Last year in the spring I had both my dogs with me in Wyoming.  My old dog started making a beeline for the woods.  I followed her to a fairly fresh turkey kill, probably from a coyote.  The kill was in the nearby vicinity of the cabin and the magpies were already on it.  The 2 dogs spent lots of time chewing and further demolishing it. Early the next morning, on the walkway in front of my house, a coyote left his fresh scat.  My old dog smelled it, but before I could hardly look at it, the 6 month old dog gobbled it up.  Koda was still learning about smells and scats, and eating it is another way to really remember it.  (I, personally, will not go that far!)  I had the distinct impression this particular scat was left for my dogs as a calling card, as if to say, ‘this is my territory and that was my turkey you fooled with.’

I’m a crazy beginner at this.  I find it’s a fun way to explore what’s happening around me. Learning scat takes practice and lots of direct experience.  I take photos, then go home and look at Mammal Tracks & Signs by Mark Elbroch.  Elbroch’s book contains tons of color photos throughout.  He includes photos of tracks, scat, as well as sign.  The book is thick at over 750 pages. Too bad he doesn’t include ‘scratch and sniff’.

Unknown scat

This one's unknown, found in the woods nearby

Marmot in hole with scat above

See Marmot scat at top of photo.

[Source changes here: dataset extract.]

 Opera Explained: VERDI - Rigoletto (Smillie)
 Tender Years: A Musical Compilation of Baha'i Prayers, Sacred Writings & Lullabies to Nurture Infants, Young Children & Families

Marmot's in his hole.

pack rat scat

Years of pack rat scat.

Canid scat

Could be coyote or wolf. 25% of wolf scat is coyote size.

Bobcat I think.  Smells like it.

Smelled like a cat. Bobcat I think. Cat's digest 90% of the bones.

Owl droppings

Owl on tree. Notice the white droppings.

Bear sweet smelling scat in the spring

Big pile of bear scat. All forbs/grasses. They clean themselves in the spring with grass.

Mustelid I think.  Smelly and strong.

Some kind of mustelid I think. It was skunky smelling.

Another mustelid, I think.  On the same trail as the other scat.

Another mustelid, I think. On the same trail as the other scat.